## Work item:
Could you repeat, word for word, only the lines from the one containing "site 328, 2010-12-02" through the final line of the records below?

Dataset records START

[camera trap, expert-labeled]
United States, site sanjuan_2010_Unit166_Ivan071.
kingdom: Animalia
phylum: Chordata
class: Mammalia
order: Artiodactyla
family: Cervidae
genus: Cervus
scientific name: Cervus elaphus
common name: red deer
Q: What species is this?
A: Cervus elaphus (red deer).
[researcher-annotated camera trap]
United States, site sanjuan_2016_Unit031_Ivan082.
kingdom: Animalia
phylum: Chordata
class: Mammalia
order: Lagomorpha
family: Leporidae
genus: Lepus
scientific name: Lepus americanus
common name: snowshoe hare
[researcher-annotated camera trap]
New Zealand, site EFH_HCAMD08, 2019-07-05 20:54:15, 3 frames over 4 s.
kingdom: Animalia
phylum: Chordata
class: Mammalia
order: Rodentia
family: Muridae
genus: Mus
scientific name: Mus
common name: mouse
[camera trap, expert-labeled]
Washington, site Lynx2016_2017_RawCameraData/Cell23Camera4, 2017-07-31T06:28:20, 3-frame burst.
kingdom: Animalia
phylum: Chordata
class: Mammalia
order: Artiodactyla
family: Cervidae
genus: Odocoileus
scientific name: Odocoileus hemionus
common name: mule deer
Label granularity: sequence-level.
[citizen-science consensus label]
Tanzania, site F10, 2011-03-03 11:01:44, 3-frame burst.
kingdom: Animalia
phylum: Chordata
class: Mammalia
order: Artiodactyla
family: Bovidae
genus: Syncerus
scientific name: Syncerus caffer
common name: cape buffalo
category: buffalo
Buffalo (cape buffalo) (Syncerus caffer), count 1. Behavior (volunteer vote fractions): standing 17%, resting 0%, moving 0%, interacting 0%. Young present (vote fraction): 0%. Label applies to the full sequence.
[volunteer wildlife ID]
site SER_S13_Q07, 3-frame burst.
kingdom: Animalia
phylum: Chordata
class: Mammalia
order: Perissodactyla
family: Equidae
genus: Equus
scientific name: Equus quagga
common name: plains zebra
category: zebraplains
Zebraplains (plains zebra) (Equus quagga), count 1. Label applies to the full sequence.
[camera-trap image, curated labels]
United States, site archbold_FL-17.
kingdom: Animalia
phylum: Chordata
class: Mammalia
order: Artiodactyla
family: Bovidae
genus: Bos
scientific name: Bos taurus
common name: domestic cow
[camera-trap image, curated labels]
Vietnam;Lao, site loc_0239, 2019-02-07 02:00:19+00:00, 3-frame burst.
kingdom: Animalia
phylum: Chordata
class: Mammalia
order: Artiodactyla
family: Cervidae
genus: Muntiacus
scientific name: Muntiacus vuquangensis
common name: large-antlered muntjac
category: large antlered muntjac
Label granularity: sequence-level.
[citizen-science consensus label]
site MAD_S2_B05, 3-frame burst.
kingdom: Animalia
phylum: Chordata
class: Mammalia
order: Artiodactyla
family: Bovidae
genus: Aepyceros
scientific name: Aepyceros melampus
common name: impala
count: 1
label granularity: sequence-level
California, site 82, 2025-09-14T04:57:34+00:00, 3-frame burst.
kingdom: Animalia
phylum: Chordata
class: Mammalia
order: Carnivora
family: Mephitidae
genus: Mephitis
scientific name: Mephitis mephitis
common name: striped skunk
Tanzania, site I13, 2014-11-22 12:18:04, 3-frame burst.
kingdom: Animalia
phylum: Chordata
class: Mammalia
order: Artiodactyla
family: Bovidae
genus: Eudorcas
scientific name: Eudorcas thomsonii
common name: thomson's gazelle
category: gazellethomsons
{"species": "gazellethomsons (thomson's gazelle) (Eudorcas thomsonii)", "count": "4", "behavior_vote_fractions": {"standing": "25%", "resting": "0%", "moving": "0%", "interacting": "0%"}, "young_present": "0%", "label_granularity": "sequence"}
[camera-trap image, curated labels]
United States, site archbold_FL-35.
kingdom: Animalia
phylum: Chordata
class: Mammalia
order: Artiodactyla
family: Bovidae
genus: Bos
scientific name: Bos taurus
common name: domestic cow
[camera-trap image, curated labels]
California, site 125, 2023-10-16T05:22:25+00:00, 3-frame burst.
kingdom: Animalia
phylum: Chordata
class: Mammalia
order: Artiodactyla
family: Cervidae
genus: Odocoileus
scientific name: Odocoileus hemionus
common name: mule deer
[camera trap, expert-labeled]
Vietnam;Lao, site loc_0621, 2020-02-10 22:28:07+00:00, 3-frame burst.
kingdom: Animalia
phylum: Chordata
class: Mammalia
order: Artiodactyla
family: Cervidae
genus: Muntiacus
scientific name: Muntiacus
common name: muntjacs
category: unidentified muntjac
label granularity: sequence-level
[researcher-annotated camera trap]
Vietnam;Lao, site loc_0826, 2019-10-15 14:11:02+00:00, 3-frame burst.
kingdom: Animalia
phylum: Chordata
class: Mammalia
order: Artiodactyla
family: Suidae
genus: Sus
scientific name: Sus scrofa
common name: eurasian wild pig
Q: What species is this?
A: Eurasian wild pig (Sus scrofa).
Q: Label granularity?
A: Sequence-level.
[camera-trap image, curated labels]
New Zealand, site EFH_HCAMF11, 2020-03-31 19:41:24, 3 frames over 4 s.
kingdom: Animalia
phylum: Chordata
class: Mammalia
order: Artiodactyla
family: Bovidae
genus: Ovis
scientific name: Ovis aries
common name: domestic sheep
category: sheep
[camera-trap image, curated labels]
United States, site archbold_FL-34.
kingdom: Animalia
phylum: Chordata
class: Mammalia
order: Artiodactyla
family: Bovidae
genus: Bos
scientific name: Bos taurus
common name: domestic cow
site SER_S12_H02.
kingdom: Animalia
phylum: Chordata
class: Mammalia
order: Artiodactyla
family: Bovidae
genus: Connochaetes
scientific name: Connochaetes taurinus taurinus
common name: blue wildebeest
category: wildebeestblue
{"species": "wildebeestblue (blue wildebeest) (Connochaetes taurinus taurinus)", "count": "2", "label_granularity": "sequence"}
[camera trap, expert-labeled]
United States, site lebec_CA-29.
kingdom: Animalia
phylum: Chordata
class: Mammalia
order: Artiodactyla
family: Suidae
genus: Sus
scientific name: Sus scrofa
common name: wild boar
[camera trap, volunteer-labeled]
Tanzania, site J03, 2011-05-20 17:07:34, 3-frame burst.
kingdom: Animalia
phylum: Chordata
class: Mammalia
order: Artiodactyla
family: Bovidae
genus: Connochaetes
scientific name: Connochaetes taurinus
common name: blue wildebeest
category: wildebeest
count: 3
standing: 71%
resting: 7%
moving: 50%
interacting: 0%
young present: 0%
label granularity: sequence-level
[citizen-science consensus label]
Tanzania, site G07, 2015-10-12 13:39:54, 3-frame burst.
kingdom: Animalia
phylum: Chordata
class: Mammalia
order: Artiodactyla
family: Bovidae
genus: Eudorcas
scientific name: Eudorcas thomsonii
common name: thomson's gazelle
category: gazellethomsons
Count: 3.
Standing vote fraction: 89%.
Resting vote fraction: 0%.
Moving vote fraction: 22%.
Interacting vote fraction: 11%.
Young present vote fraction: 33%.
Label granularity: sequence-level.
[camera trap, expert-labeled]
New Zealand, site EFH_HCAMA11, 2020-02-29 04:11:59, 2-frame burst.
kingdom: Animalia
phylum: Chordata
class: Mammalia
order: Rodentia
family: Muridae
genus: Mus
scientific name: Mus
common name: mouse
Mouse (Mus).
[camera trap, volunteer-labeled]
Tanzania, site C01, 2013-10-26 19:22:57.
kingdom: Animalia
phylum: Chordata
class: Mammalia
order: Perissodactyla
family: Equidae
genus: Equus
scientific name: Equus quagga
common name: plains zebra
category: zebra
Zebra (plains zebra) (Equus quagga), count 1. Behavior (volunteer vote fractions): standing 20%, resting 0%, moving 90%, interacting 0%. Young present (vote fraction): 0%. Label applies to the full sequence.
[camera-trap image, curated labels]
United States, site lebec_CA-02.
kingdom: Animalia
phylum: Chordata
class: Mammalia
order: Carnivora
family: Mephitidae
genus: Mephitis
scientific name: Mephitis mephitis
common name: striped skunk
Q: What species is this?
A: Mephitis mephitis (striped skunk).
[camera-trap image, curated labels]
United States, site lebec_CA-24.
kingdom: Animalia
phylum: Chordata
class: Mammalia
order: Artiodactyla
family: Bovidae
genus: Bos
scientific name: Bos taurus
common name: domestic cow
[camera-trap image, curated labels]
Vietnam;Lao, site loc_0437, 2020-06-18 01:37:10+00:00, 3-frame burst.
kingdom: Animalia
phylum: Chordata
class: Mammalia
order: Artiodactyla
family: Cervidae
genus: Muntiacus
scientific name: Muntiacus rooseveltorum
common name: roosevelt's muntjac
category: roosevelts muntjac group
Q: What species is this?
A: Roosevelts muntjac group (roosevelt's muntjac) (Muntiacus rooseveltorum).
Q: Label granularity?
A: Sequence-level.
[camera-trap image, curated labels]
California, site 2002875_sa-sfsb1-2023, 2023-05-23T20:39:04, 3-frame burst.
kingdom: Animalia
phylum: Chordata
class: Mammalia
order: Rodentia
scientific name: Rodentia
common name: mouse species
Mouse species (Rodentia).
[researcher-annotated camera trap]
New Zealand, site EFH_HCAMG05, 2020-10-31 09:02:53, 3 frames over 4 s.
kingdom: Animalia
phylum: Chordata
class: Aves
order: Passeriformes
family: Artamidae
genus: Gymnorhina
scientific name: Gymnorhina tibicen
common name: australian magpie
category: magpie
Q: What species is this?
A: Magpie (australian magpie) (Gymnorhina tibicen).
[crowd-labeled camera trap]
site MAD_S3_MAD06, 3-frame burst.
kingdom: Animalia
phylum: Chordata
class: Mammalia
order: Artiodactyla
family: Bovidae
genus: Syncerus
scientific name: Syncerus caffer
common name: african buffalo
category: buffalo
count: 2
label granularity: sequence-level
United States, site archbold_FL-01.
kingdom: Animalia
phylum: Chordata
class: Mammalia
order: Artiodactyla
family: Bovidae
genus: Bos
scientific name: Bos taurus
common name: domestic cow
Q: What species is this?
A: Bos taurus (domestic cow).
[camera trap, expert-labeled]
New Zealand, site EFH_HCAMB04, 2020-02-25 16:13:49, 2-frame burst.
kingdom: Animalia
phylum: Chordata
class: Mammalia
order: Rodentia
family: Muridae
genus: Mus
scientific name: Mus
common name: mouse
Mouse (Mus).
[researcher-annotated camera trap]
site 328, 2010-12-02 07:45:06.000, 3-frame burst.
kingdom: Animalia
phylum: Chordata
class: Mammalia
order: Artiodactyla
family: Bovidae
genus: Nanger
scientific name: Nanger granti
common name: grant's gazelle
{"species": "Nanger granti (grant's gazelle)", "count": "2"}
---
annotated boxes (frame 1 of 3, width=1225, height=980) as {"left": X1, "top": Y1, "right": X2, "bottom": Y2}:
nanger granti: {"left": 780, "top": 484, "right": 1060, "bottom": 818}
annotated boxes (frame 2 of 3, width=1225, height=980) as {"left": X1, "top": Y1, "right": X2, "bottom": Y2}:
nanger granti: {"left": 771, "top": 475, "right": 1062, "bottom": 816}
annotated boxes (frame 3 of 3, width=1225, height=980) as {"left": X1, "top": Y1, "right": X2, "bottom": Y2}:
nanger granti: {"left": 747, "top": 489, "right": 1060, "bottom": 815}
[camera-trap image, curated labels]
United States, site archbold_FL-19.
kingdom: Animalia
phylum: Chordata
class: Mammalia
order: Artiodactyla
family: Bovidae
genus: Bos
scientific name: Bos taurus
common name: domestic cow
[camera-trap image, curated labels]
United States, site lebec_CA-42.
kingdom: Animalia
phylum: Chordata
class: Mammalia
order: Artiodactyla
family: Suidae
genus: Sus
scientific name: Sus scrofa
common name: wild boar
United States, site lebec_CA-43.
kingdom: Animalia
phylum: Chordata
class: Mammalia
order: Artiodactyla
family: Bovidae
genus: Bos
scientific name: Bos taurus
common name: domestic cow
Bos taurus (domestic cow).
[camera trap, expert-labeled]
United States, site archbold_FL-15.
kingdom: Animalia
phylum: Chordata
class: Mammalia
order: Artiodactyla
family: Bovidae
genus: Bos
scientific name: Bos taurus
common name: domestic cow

Dataset records END

## Exercise solution:
site 328, 2010-12-02 07:45:06.000, 3-frame burst.
kingdom: Animalia
phylum: Chordata
class: Mammalia
order: Artiodactyla
family: Bovidae
genus: Nanger
scientific name: Nanger granti
common name: grant's gazelle
{"species": "Nanger granti (grant's gazelle)", "count": "2"}
---
annotated boxes (frame 1 of 3, width=1225, height=980) as {"left": X1, "top": Y1, "right": X2, "bottom": Y2}:
nanger granti: {"left": 780, "top": 484, "right": 1060, "bottom": 818}
annotated boxes (frame 2 of 3, width=1225, height=980) as {"left": X1, "top": Y1, "right": X2, "bottom": Y2}:
nanger granti: {"left": 771, "top": 475, "right": 1062, "bottom": 816}
annotated boxes (frame 3 of 3, width=1225, height=980) as {"left": X1, "top": Y1, "right": X2, "bottom": Y2}:
nanger granti: {"left": 747, "top": 489, "right": 1060, "bottom": 815}
[camera-trap image, curated labels]
United States, site archbold_FL-19.
kingdom: Animalia
phylum: Chordata
class: Mammalia
order: Artiodactyla
family: Bovidae
genus: Bos
scientific name: Bos taurus
common name: domestic cow
[camera-trap image, curated labels]
United States, site lebec_CA-42.
kingdom: Animalia
phylum: Chordata
class: Mammalia
order: Artiodactyla
family: Suidae
genus: Sus
scientific name: Sus scrofa
common name: wild boar
United States, site lebec_CA-43.
kingdom: Animalia
phylum: Chordata
class: Mammalia
order: Artiodactyla
family: Bovidae
genus: Bos
scientific name: Bos taurus
common name: domestic cow
Bos taurus (domestic cow).
[camera trap, expert-labeled]
United States, site archbold_FL-15.
kingdom: Animalia
phylum: Chordata
class: Mammalia
order: Artiodactyla
family: Bovidae
genus: Bos
scientific name: Bos taurus
common name: domestic cow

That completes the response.